GIVEN EXERCISE: Extract, exactly as written, all lines of the material below from the line that includes "How distant is" through its last line.

DATA IN THIS EXERCISE:

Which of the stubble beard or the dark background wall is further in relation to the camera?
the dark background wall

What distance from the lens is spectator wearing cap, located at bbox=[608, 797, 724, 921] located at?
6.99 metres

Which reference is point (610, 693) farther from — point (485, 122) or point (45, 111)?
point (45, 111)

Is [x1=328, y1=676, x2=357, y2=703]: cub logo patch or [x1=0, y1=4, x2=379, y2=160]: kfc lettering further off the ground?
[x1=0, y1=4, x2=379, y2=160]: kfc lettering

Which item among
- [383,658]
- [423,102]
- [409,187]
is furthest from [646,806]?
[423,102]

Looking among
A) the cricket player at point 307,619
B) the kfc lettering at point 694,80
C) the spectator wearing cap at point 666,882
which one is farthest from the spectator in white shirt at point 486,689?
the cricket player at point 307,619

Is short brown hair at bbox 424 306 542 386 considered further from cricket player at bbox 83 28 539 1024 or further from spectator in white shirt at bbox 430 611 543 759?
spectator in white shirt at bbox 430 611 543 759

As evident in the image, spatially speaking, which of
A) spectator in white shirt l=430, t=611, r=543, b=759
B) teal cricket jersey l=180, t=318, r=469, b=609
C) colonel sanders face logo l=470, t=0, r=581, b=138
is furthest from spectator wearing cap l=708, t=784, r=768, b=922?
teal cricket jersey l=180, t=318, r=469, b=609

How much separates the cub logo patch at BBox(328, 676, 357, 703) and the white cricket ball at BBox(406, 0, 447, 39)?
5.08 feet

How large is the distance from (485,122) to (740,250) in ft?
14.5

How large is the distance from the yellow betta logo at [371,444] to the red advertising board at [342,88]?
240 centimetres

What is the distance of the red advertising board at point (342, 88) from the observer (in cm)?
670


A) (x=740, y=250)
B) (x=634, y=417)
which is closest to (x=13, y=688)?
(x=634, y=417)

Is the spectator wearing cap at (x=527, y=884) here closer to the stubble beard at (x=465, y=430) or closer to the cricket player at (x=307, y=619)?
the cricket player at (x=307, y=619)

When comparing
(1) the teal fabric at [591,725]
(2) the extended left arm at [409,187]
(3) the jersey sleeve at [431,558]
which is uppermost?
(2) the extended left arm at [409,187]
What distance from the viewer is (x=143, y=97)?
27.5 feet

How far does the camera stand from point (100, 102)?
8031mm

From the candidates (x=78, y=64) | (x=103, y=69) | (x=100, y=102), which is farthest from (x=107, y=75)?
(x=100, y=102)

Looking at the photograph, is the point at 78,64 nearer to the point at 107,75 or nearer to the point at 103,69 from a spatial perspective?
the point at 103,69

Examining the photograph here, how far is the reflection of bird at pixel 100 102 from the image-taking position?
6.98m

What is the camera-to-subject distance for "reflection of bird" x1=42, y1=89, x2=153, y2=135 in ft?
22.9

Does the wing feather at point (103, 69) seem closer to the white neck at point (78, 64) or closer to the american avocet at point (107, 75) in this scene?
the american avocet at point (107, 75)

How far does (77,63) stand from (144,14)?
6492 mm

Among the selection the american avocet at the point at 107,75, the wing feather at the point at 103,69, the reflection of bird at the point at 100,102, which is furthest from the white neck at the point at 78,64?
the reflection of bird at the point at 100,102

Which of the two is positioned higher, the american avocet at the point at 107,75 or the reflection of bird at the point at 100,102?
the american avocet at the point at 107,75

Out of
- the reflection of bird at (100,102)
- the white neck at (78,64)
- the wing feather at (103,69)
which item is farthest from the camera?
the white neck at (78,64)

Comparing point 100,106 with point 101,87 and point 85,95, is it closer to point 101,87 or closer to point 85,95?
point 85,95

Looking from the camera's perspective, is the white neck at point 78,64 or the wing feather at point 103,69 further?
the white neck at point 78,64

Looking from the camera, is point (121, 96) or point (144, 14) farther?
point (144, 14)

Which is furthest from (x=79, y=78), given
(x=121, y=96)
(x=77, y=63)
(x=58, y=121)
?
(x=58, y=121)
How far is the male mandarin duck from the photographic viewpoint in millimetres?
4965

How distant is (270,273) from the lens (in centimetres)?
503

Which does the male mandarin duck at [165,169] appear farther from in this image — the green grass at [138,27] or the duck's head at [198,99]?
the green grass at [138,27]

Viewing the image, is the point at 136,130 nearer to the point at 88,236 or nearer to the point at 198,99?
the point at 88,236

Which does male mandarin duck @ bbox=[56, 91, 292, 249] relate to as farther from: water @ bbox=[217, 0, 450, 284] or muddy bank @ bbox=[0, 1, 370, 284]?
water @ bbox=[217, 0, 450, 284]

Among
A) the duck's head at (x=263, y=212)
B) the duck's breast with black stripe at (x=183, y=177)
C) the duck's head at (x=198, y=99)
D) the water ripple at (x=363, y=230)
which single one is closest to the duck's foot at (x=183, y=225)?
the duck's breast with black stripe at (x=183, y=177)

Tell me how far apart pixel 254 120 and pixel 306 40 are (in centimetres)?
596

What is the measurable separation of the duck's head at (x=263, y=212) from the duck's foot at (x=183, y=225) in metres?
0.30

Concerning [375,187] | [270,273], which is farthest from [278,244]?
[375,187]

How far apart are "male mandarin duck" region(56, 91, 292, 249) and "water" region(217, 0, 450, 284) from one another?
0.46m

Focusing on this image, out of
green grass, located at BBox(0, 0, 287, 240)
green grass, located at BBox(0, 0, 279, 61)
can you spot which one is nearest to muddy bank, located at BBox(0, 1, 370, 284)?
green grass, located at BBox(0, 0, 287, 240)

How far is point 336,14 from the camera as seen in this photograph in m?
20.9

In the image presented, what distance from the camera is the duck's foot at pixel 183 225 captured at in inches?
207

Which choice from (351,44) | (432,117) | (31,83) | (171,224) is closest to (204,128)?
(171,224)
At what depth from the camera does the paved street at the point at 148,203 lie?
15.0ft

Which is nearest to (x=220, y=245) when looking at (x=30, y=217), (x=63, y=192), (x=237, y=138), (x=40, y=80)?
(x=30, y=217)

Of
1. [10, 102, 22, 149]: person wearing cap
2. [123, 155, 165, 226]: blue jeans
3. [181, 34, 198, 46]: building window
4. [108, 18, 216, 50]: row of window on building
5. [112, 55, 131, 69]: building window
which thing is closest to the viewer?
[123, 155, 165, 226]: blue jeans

WRITTEN SOLUTION:
How distant is (270,273) from the lens (in centimetres)?
503

Which does the male mandarin duck at [165,169] appear farther from in this image — the green grass at [138,27] or the duck's head at [198,99]?
the green grass at [138,27]

Viewing the image, is the point at 136,130 nearer to the point at 88,236 or nearer to the point at 198,99?
the point at 88,236

Which does male mandarin duck @ bbox=[56, 91, 292, 249] relate to as farther from: water @ bbox=[217, 0, 450, 284] or muddy bank @ bbox=[0, 1, 370, 284]?
water @ bbox=[217, 0, 450, 284]

Among
A) the duck's head at (x=263, y=212)
B) the duck's breast with black stripe at (x=183, y=177)
C) the duck's head at (x=198, y=99)
D) the water ripple at (x=363, y=230)
which single one is closest to the duck's foot at (x=183, y=225)?
the duck's breast with black stripe at (x=183, y=177)

Tell me how far apart pixel 254 120 and pixel 306 40 are (in centimetres)?
596

What is the measurable separation of the duck's head at (x=263, y=212) from the duck's foot at (x=183, y=225) in metres?
0.30

Concerning [375,187] | [270,273], which is farthest from [278,244]?
[375,187]

How far apart are "male mandarin duck" region(56, 91, 292, 249) and "water" region(217, 0, 450, 284) from one another?
0.46m

Focusing on this image, out of
green grass, located at BBox(0, 0, 287, 240)
green grass, located at BBox(0, 0, 279, 61)
can you spot which one is nearest to muddy bank, located at BBox(0, 1, 370, 284)?
green grass, located at BBox(0, 0, 287, 240)

How far is point 336,14 from the camera as seen in this photograph in m?
20.9

In the image presented, what distance from the camera is the duck's foot at pixel 183 225 captured at in inches?
207

Which choice from (351,44) | (432,117) | (31,83) | (171,224) is closest to (204,128)?
(171,224)
At what depth from the camera does the paved street at the point at 148,203 lie?
15.0ft

Which is nearest to (x=220, y=245) when looking at (x=30, y=217), (x=63, y=192), (x=237, y=138), (x=40, y=80)?
(x=30, y=217)

Of
1. [10, 102, 22, 149]: person wearing cap
2. [123, 155, 165, 226]: blue jeans
3. [181, 34, 198, 46]: building window
4. [108, 18, 216, 50]: row of window on building
5. [112, 55, 131, 69]: building window
which thing is closest to the viewer?
[123, 155, 165, 226]: blue jeans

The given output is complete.